Items from a data source:
○ ○ ○ ○ ○

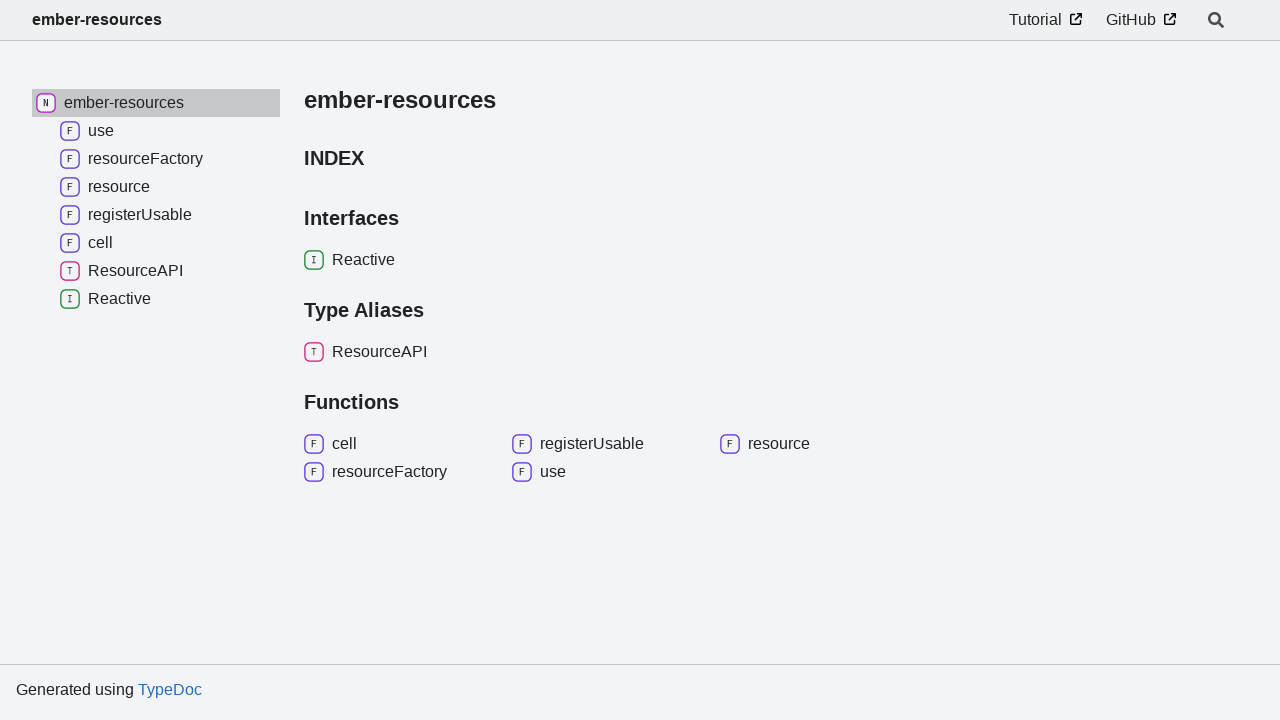

--- FILE ---
content_type: text/css; charset=utf-8
request_url: https://ember-resources.pages.dev/assets/custom.css
body_size: 428
content:
.col-menu.menu-sticky-wrap {
  display: flex;
  flex-direction: column-reverse;
  justify-content: start;
}

.tsd-navigation.settings {
  display: none;
}

/* We can't have two custom.css files, because the output is always named custom.css */
/* .tsd-navigation.primary { */
/*   display: none; */
/* } */

.site-menu {
  display: flex;
  flex-direction: column-reverse;
  align-self: start;
  gap: 2rem;
}

.tsd-small-nested-navigation {
  display: flex;
  flex-direction: column-reverse;
}

#tsd-sidebar-links::before {
  content: "Utils / Examples";
  font-weight: bold;
  margin-bottom: 0.4rem;
  display: block;
  margin-top: 0.5rem;
}

#tsd-sidebar-links a::after,
#tsd-toolbar-links a::after {
  content: url('data:image/svg+xml,<svg xmlns="http://www.w3.org/2000/svg" aria-hidden="true" viewBox="0 0 512 512"><!--! Font Awesome Pro 6.4.0 by @fontawesome - https://fontawesome.com License - https://fontawesome.com/license (Commercial License) Copyright 2023 Fonticons, Inc. --><path fill="currentColor" d="M320 0c-17.7 0-32 14.3-32 32s14.3 32 32 32h82.7L201.4 265.4c-12.5 12.5-12.5 32.8 0 45.3s32.8 12.5 45.3 0L448 109.3V192c0 17.7 14.3 32 32 32s32-14.3 32-32V32c0-17.7-14.3-32-32-32H320zM80 32C35.8 32 0 67.8 0 112V432c0 44.2 35.8 80 80 80H400c44.2 0 80-35.8 80-80V320c0-17.7-14.3-32-32-32s-32 14.3-32 32V432c0 8.8-7.2 16-16 16H80c-8.8 0-16-7.2-16-16V112c0-8.8 7.2-16 16-16H192c17.7 0 32-14.3 32-32s-14.3-32-32-32H80z"/></svg>');
  width: 0.75rem;
  height: 0.75rem;
  display: inline-block;
  margin-left: 0.5rem;
  color: currentColor;
}

@media (prefers-color-scheme: dark) {
  #tsd-sidebar-links a::after,
  #tsd-toolbar-links a::after {
    filter: invert(1);
  }
}

.callout {
  border: 1px solid;
  padding: 0.5rem 1rem;
}

/* the "On This Page" menu */
.page-menu .tsd-index-accordion.tsd-page-navigation {
  display: none;
}


--- FILE ---
content_type: application/javascript
request_url: https://ember-resources.pages.dev/assets/search.js
body_size: 5577
content:
window.searchData = "[data-uri]";

--- FILE ---
content_type: application/javascript
request_url: https://ember-resources.pages.dev/assets/navigation.js
body_size: -224
content:
window.navigationData = "[data-uri]"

○ ○ ○ ○ ○

◆ Problem statement: A faithful, complete copy of the entries is required, without the pictures.

◆ The answer:
--- FILE ---
content_type: text/css; charset=utf-8
request_url: https://ember-resources.pages.dev/assets/custom.css
body_size: 428
content:
.col-menu.menu-sticky-wrap {
  display: flex;
  flex-direction: column-reverse;
  justify-content: start;
}

.tsd-navigation.settings {
  display: none;
}

/* We can't have two custom.css files, because the output is always named custom.css */
/* .tsd-navigation.primary { */
/*   display: none; */
/* } */

.site-menu {
  display: flex;
  flex-direction: column-reverse;
  align-self: start;
  gap: 2rem;
}

.tsd-small-nested-navigation {
  display: flex;
  flex-direction: column-reverse;
}

#tsd-sidebar-links::before {
  content: "Utils / Examples";
  font-weight: bold;
  margin-bottom: 0.4rem;
  display: block;
  margin-top: 0.5rem;
}

#tsd-sidebar-links a::after,
#tsd-toolbar-links a::after {
  content: url('data:image/svg+xml,<svg xmlns="http://www.w3.org/2000/svg" aria-hidden="true" viewBox="0 0 512 512"><!--! Font Awesome Pro 6.4.0 by @fontawesome - https://fontawesome.com License - https://fontawesome.com/license (Commercial License) Copyright 2023 Fonticons, Inc. --><path fill="currentColor" d="M320 0c-17.7 0-32 14.3-32 32s14.3 32 32 32h82.7L201.4 265.4c-12.5 12.5-12.5 32.8 0 45.3s32.8 12.5 45.3 0L448 109.3V192c0 17.7 14.3 32 32 32s32-14.3 32-32V32c0-17.7-14.3-32-32-32H320zM80 32C35.8 32 0 67.8 0 112V432c0 44.2 35.8 80 80 80H400c44.2 0 80-35.8 80-80V320c0-17.7-14.3-32-32-32s-32 14.3-32 32V432c0 8.8-7.2 16-16 16H80c-8.8 0-16-7.2-16-16V112c0-8.8 7.2-16 16-16H192c17.7 0 32-14.3 32-32s-14.3-32-32-32H80z"/></svg>');
  width: 0.75rem;
  height: 0.75rem;
  display: inline-block;
  margin-left: 0.5rem;
  color: currentColor;
}

@media (prefers-color-scheme: dark) {
  #tsd-sidebar-links a::after,
  #tsd-toolbar-links a::after {
    filter: invert(1);
  }
}

.callout {
  border: 1px solid;
  padding: 0.5rem 1rem;
}

/* the "On This Page" menu */
.page-menu .tsd-index-accordion.tsd-page-navigation {
  display: none;
}


--- FILE ---
content_type: application/javascript
request_url: https://ember-resources.pages.dev/assets/search.js
body_size: 5577
content:
window.searchData = "[data-uri]";

--- FILE ---
content_type: application/javascript
request_url: https://ember-resources.pages.dev/assets/navigation.js
body_size: -224
content:
window.navigationData = "[data-uri]"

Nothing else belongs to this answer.